Hijacking Traffic Application DHCP Rogue Servers
Another DHCP accomplishment with adverse after-effects consists in installing a buried DHCP server
on a LAN segment, as Figure 5-4 shows.
Figure 5-4 DHCP Rogue Server
If a rogue DHCP server is installed on the LAN, by default, it receives DHCPDISCOVER
messages from audience gluttonous to access an IP address.

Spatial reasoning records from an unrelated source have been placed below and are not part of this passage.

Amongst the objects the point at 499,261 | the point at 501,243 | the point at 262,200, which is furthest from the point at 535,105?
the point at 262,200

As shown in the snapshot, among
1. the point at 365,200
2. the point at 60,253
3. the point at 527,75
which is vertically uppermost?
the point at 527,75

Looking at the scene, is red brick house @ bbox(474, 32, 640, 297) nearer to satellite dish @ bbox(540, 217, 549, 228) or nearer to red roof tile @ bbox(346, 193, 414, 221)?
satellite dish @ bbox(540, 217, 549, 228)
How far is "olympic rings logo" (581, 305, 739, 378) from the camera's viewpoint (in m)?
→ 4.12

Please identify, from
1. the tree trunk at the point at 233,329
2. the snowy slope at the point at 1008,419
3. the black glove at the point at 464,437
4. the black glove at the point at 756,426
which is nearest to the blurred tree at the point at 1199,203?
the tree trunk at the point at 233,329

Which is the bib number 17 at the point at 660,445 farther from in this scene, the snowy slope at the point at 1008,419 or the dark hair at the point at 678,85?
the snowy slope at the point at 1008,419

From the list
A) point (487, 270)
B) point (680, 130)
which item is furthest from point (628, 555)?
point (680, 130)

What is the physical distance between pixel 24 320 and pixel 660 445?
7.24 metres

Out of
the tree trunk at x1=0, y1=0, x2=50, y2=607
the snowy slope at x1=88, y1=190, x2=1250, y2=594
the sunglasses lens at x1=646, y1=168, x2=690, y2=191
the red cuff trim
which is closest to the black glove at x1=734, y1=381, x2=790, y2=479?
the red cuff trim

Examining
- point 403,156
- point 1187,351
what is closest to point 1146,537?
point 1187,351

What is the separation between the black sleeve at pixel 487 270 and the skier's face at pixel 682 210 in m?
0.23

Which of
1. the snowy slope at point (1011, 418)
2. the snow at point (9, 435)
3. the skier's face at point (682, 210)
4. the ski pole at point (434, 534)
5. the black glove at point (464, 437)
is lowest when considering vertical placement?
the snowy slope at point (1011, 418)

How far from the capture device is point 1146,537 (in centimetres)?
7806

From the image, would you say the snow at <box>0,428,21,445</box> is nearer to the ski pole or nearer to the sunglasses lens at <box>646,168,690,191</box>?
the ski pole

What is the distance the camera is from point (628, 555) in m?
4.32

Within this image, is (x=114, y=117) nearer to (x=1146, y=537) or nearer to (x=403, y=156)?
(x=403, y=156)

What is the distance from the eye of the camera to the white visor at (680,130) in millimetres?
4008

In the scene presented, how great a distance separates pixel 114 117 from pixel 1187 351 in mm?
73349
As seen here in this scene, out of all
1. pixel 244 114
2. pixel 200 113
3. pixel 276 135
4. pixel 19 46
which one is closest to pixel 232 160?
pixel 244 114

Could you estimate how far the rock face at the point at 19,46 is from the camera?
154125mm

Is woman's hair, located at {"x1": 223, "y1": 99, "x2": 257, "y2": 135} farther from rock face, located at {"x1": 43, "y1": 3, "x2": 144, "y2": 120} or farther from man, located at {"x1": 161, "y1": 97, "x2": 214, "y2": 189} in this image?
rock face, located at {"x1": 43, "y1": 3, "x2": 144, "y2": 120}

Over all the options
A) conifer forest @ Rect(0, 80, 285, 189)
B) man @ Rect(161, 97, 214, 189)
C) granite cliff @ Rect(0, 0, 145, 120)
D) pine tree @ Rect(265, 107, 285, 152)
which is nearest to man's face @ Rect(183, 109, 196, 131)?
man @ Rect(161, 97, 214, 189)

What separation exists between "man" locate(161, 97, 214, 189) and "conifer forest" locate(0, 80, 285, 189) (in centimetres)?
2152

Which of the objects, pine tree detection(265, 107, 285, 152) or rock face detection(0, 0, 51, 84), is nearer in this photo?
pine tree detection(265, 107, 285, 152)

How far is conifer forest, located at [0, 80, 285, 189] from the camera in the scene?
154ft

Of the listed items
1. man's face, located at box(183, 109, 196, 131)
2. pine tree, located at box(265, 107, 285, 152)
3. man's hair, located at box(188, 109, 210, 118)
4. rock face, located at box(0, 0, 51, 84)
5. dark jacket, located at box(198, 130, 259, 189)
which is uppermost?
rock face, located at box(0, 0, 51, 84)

Note: all options with a * crave -Q
Note: MITM -M is in the aboriginal stages of coding
Note: When assuming a DoS advance the crammer crashes
WARNING apprehend README.1ST afore application the Gobbler
If you do not accept what you are doing, do NOT use this program!
[root@linux-p4#
Example 5-1 Gobbler’s Help Menu (Continued)
Client
Discover
Crafted
Rogue DHCP
Server
DHCP Server
IP Address: 10.10.10.101
Subnet Mask: 255.255.255.0
Default Routers: 10.10.10.1
DNS Servers: 192.168.10.4, 192.168.10.5
Lease Time: 10 Days
Offer
Switch
Countermeasures to DHCP Exhaustion Attacks 93
At this point, it is a chase action amid the rogue DHCP server and the legitimate
server. Because of its adjacency to the clients, the rogue server apparently has the high hand.
At this point, all bets are off: The rogue server can duke out options of its allotment to
clients.
Which DHCP Server Will the DHCP Applicant Use?
When the DHCP applicant receives several DHCPOFFERs from altered servers, which offer
should it use?
In general, a DHCP applicant remembers the IP abode it acclimated afore and, if there is an offer
for this abode (DHCP server actuality stateful offers the aforementioned IP abode to the aforementioned client,
if the IP abode is available), the DHCP applicant uses this offer.
When all offers are different to the client’s antecedent IP address, the applicant artlessly uses the
first action received.
Many times, hosts access their area name and area name server IP abode through
DHCP. Convincing a host to use a specific (compromised) DNS server is abutting to the holy
grail of LAN security—or insecurity, depending on your point of view!
An antagonist can now allure victims to artificial websites that are exact replicas of the original
ones. Here, they abduction credentials, annual information, and added acute information.